Weser-Kurier: VKU-Geschäftsführer Hans-Joachim Reck über die Lehren aus der Privatisierungswelle im Energiesektor

Bremen (ots) – Was bringt es, wenn Gemeinden das Stromnetz von
Konzernen zurückkaufen? Der WESER-KURIER sprach mit dem
Hauptgeschäftsführer des Verbandes kommunaler Unternehmen (VKU),
Hans-Joachim Reck, über die Lehren aus der Privatisierungswelle, die
Vorteile von Stadtwerken und die Probleme bei der Energiewende.

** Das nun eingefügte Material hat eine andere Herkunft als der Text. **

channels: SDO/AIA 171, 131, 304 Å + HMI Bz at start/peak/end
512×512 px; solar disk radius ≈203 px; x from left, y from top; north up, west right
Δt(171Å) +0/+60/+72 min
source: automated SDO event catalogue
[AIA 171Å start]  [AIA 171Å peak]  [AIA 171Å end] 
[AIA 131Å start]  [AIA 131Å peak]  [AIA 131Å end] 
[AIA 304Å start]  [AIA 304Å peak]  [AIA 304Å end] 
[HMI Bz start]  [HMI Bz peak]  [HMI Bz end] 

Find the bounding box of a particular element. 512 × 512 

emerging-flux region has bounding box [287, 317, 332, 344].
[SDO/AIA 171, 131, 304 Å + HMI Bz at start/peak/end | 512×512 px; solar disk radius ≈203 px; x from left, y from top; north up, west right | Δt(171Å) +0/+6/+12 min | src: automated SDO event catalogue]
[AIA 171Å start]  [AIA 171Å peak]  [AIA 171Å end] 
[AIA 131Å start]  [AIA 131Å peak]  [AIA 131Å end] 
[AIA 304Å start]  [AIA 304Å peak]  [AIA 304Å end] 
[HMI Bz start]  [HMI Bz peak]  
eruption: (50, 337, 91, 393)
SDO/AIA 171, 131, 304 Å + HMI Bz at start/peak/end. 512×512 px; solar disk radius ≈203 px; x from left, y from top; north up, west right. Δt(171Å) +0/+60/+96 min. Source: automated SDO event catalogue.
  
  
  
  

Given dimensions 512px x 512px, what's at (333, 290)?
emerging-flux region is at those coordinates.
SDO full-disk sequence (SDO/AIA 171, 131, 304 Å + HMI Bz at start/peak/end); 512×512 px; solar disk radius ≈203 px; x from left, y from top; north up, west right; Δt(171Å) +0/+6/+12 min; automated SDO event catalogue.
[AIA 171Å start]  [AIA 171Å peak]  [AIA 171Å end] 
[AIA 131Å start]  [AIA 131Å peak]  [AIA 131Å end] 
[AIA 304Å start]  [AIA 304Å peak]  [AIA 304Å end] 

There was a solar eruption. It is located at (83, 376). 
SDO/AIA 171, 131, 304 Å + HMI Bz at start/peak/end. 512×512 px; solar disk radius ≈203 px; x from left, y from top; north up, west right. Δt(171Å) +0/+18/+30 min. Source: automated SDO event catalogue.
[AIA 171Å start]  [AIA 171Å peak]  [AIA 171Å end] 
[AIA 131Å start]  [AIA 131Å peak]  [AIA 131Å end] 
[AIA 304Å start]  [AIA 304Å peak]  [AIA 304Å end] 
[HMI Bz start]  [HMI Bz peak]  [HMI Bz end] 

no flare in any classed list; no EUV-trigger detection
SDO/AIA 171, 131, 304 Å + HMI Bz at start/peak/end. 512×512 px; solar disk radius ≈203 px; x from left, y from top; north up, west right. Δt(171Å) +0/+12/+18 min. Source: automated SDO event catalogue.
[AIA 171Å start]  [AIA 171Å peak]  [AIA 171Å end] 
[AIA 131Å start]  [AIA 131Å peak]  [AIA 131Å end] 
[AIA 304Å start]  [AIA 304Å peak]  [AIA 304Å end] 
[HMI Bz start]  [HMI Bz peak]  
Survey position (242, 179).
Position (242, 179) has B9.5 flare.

Was können Stadtwerke eigentlich besser als private Konzerne?
Hans-Joachim Reck: Kommunale Unternehmen sind einfach bürgernäher.
Sie haben eine Riesenerfahrung, was Bürgerservice angeht. Wir bauen
Dienstleistungen nicht ab, wir stehen zu unseren
Ausbildungsverpflichtungen. Außerdem sind wir nicht
Renditeerwartungen von Investoren verpflichtet. Wenn sie 15 Prozent
Rendite und mehr erzielen müssen, können sie nur in die Bereiche
gehen, die höchstprofitabel sind. Stadtwerke können oftmals auch mit
deutlich geringeren Renditen agieren.

Bis vor wenigen Jahren gab es eine Privatisierungswelle. Woher
kommt jetzt der Sinneswandel? Die Volksparteien sind da aus meiner
Sicht teilweise einem falschen Trend gefolgt. Häufig war eine
Entschuldung Ziel der Privatisierungen. Der Hauptgrund für die
Rekommunalisierung ist ein neues politisches Bewusstsein: Die Bürger
wollen dezentrale Strukturen. Durch die Wirtschafts- und Finanzkrise
ist die Hinwendung zu überschaubaren, kommunalen Strukturen größer
geworden. Und der Ausstieg aus der Kernenergie verändert die
Energiewirtschaft fundamental.

Aber sind viele kleine Versorger bei einem bundesweiten Problem
wie der Energiewende nicht genau der falsche Weg? Das muss – da wo es
Sinn macht – auf regionaler Ebene gelöst werden. So halte ich
Unternehmensstrukturen, die von mehreren Kommunen beherrscht werden,
für äußerst sinnvoll. Die EWE oder auch die Steag
(Stadtwerke-Konsortium Rhein-Ruhr, Anmerkung der Redaktion) sind ein
Beispiel dafür. Nicht jeder Dorfkrug sollte sich zum
Konzessionsinhaber ausrufen. Wenn schon funktionierende regionale
Strukturen bestehen, sollte man diese nicht kannibalisieren.

Wo lohnt sich die Rekommunalisierung? Wenn man zum Beispiel im
Vattenfall- oder Eon-Gebiet ist. Da macht es Sinn, sich zu überlegen,
ob man den Konzernen nicht eine kommunale Struktur entgegensetzt.

Was hinterlassen die Konzerne? Das kommt auf den einzelnen Fall
an. In der Regel ist das Stromnetz durchschnittlich gut erhalten. Wir
haben aber ein ganz anderes Problem: Es gibt keine klaren Verfahren
für die Ermittlung der Sachwerte. Das kann Gerichte über Jahre
beschäftigen. Bei der Offenlegung der Bücher und des Zustandes des
Netzes gibt es viel Streit – mir berichten Unternehmenschefs
zunehmend von Behinderung, was die Transparenz der Konzerne angeht.